→ **Parts of the exercise**
• a. In the director's statement, at which two facilities did the director begin offering movement therapy for trauma rehabilitation?
• b. Quote the director's statement from "Director’s Statement" to "Stateville Correctional Center.".

→ **Text excerpt**

== == ==

Director’s Statement

I came into this work—namely education in prison—the way we find many meaningful things: in search of healing. In 2017, I survived abduction and predatory sexual assault when I got into a car that I mistekenly thought was my Uber. I was diagnosed with PTSD and became useless to my own theater company. It was only after extensive movement therapy with friends and colleagues that I could find some semblance of normalcy. I was compelled to pay this care forward. So the following year, I began offering movement therapy for trauma rehabilitation at Cook County Jail and Stateville Correctional Center.

This work immediately inverted my narrative about crime and prisons. It became clear that these institutions were the real crime—symptoms of centuries of racist policing and economic disenfranchisement. I realized that people often traumatize others out of their own complex traumas, which our carceral system refuses to address. More than anything, meeting those extraordinary men helped restore my faith in my fellow humans.

As the years went by and our group evolved into The Incarcerated Mass, I came to understand that there is no healing for any of us until there is healing for all of us. We needed each other to heal, we needed to see one another, to confess and cry together and to remember that ‘I am because of who we all are.’

After all, when we banish those who have created harm from the world, we serve no one. Incarceration leaves a new trail of victims in its wake, more traumatized humans. I do not feel safe inside a system that locks people up and throws away the key. Proximity, interdependence and mercy have been my freedom and my oxygen as the world has become more frightening and complex.

== == ==

→ **Entries provided**
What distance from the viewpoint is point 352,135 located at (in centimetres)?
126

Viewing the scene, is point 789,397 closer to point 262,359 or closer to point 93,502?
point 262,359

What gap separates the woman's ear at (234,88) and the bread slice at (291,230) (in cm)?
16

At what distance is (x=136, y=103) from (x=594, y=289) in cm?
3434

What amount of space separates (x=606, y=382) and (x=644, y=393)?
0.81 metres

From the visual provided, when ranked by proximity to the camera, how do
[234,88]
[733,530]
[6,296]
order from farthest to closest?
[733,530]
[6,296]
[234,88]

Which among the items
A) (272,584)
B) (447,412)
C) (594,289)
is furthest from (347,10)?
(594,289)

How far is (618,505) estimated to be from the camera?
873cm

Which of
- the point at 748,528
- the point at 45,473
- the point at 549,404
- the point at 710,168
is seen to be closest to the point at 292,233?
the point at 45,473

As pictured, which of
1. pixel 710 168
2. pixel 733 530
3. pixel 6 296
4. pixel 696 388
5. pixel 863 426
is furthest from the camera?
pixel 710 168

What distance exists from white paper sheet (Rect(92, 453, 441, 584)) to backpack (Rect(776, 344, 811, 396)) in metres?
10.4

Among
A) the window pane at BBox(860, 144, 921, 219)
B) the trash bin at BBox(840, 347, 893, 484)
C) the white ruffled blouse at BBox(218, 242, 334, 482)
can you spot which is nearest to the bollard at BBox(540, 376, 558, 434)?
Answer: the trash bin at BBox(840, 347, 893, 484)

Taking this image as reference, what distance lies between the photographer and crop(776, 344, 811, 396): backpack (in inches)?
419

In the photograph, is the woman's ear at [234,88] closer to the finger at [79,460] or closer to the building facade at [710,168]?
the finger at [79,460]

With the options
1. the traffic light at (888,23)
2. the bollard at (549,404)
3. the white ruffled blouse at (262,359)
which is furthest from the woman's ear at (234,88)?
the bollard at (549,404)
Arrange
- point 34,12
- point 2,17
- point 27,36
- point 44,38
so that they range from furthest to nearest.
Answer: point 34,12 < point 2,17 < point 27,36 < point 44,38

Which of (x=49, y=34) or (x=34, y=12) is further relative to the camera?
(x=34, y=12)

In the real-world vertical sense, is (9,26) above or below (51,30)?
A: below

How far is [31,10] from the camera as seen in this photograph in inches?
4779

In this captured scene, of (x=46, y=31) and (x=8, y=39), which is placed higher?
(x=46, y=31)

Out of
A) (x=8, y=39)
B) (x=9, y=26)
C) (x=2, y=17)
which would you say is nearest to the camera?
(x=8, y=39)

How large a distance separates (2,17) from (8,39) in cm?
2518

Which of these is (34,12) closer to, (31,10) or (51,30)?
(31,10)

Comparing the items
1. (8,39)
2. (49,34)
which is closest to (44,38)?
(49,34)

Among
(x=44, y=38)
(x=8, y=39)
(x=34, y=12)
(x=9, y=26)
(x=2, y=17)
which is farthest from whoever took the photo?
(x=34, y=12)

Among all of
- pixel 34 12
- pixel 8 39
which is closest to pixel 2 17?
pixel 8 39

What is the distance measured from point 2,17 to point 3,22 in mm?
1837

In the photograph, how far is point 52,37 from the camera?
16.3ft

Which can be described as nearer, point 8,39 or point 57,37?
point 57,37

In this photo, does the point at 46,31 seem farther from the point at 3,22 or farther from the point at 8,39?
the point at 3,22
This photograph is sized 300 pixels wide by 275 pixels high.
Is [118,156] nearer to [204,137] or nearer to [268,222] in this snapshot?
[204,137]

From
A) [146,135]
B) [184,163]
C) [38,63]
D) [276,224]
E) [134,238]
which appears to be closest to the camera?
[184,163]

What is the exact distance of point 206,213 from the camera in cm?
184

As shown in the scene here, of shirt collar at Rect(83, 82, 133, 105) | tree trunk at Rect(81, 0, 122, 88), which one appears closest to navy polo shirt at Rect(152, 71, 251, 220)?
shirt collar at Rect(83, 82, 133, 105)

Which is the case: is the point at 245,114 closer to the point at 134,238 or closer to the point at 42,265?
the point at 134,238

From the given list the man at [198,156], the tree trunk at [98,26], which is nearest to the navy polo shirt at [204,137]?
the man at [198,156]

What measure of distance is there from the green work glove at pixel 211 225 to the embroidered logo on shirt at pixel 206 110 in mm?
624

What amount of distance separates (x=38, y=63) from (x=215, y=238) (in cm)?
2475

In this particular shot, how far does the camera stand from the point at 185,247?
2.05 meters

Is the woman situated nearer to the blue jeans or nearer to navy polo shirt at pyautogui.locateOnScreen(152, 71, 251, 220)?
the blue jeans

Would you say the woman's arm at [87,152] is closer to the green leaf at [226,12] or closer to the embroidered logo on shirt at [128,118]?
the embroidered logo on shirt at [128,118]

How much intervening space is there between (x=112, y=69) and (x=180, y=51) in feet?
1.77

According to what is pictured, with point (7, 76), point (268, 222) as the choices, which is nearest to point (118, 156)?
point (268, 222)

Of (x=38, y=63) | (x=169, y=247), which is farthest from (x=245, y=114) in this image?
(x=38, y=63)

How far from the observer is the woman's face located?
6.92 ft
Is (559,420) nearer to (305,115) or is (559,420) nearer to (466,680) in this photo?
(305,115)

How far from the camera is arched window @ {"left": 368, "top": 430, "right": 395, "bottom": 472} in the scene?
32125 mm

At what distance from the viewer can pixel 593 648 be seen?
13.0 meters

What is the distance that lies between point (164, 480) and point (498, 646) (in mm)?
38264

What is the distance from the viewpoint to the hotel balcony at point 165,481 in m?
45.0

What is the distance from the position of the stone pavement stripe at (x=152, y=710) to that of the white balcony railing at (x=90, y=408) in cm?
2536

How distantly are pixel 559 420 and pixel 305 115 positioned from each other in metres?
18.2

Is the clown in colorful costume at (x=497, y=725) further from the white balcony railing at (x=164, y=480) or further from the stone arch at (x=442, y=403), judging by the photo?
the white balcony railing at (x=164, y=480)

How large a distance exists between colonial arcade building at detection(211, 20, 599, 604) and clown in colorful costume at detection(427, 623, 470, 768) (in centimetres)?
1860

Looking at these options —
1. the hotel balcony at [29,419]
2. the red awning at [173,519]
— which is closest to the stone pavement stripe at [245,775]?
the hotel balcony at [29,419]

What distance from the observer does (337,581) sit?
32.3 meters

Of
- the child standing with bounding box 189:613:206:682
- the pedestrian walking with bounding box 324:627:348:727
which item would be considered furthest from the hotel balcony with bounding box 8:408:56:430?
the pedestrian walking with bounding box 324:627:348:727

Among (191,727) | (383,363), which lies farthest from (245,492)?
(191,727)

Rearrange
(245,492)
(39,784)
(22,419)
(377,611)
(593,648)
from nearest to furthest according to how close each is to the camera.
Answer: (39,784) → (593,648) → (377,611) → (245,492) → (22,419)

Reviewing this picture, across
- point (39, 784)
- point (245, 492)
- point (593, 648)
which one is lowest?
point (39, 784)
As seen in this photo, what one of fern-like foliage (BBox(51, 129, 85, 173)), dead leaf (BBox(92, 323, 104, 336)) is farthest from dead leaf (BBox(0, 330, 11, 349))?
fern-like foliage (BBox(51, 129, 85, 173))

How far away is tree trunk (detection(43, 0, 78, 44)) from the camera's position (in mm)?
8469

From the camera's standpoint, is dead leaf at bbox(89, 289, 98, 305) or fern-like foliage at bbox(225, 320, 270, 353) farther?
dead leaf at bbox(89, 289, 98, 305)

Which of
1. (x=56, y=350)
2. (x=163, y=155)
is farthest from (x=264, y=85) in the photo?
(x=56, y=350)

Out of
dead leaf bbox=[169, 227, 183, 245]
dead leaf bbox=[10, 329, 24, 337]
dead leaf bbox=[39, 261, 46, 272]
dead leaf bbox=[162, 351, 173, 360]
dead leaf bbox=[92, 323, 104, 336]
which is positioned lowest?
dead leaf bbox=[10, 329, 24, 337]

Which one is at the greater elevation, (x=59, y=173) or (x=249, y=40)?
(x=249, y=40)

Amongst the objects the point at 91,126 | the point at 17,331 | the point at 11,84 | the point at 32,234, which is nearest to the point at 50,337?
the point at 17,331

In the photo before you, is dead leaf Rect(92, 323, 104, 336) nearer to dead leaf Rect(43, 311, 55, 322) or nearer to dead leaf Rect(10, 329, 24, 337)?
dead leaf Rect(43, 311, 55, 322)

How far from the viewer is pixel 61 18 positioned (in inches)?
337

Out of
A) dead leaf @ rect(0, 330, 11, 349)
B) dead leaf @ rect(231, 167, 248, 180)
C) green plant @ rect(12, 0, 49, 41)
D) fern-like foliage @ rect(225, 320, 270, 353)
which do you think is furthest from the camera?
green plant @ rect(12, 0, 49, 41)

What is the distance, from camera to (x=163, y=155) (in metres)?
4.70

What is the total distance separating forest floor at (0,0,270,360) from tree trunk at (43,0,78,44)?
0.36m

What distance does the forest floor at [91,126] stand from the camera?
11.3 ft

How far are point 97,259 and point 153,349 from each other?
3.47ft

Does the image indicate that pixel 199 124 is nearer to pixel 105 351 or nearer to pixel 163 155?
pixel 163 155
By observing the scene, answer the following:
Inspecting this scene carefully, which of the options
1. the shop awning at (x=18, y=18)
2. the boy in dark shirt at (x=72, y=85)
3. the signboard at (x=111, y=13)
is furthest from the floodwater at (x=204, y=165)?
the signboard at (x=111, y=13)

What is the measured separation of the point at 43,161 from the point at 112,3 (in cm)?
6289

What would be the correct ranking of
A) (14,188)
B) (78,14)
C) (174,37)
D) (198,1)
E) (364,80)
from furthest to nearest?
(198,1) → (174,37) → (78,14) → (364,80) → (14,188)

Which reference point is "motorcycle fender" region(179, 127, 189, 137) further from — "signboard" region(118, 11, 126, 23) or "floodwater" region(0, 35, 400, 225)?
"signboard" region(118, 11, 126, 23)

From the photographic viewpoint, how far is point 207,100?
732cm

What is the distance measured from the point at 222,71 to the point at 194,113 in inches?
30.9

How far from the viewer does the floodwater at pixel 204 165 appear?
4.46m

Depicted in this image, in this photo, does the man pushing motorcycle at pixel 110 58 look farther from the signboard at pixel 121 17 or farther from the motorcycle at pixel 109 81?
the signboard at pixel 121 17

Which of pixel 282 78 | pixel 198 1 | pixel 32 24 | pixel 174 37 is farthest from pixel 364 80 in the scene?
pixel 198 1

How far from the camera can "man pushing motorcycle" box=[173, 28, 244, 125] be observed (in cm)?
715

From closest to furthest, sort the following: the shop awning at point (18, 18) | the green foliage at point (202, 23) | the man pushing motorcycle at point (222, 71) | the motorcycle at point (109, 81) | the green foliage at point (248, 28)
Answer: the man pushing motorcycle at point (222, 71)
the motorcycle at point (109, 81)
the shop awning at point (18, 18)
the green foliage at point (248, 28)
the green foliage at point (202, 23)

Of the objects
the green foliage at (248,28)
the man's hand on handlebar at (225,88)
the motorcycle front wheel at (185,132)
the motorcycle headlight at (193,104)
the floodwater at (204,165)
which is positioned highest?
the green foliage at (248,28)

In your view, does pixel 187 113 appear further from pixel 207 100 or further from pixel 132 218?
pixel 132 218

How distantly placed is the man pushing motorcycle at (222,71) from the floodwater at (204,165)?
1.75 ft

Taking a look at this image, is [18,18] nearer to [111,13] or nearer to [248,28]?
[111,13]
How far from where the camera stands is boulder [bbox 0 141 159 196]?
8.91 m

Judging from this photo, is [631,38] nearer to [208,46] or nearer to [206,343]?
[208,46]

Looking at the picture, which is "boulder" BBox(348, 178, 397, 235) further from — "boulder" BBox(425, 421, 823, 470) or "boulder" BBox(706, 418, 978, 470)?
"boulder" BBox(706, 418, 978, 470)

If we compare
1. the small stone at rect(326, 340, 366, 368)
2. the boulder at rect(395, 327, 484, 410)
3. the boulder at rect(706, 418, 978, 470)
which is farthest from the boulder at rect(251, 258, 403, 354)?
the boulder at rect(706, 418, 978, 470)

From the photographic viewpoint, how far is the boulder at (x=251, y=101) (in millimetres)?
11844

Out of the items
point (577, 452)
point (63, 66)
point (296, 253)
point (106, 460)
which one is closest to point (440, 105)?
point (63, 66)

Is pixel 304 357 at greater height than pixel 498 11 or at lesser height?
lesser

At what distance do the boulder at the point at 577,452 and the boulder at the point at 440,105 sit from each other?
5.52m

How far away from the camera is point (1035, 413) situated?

== == ==

→ **Answer section**
• a. Cook County Jail and Stateville Correctional Center.

• b.
Director’s Statement

I came into this work—namely education in prison—the way we find many meaningful things: in search of healing. In 2017, I survived abduction and predatory sexual assault when I got into a car that I mistekenly thought was my Uber. I was diagnosed with PTSD and became useless to my own theater company. It was only after extensive movement therapy with friends and colleagues that I could find some semblance of normalcy. I was compelled to pay this care forward. So the following year, I began offering movement therapy for trauma rehabilitation at Cook County Jail and Stateville Correctional Center.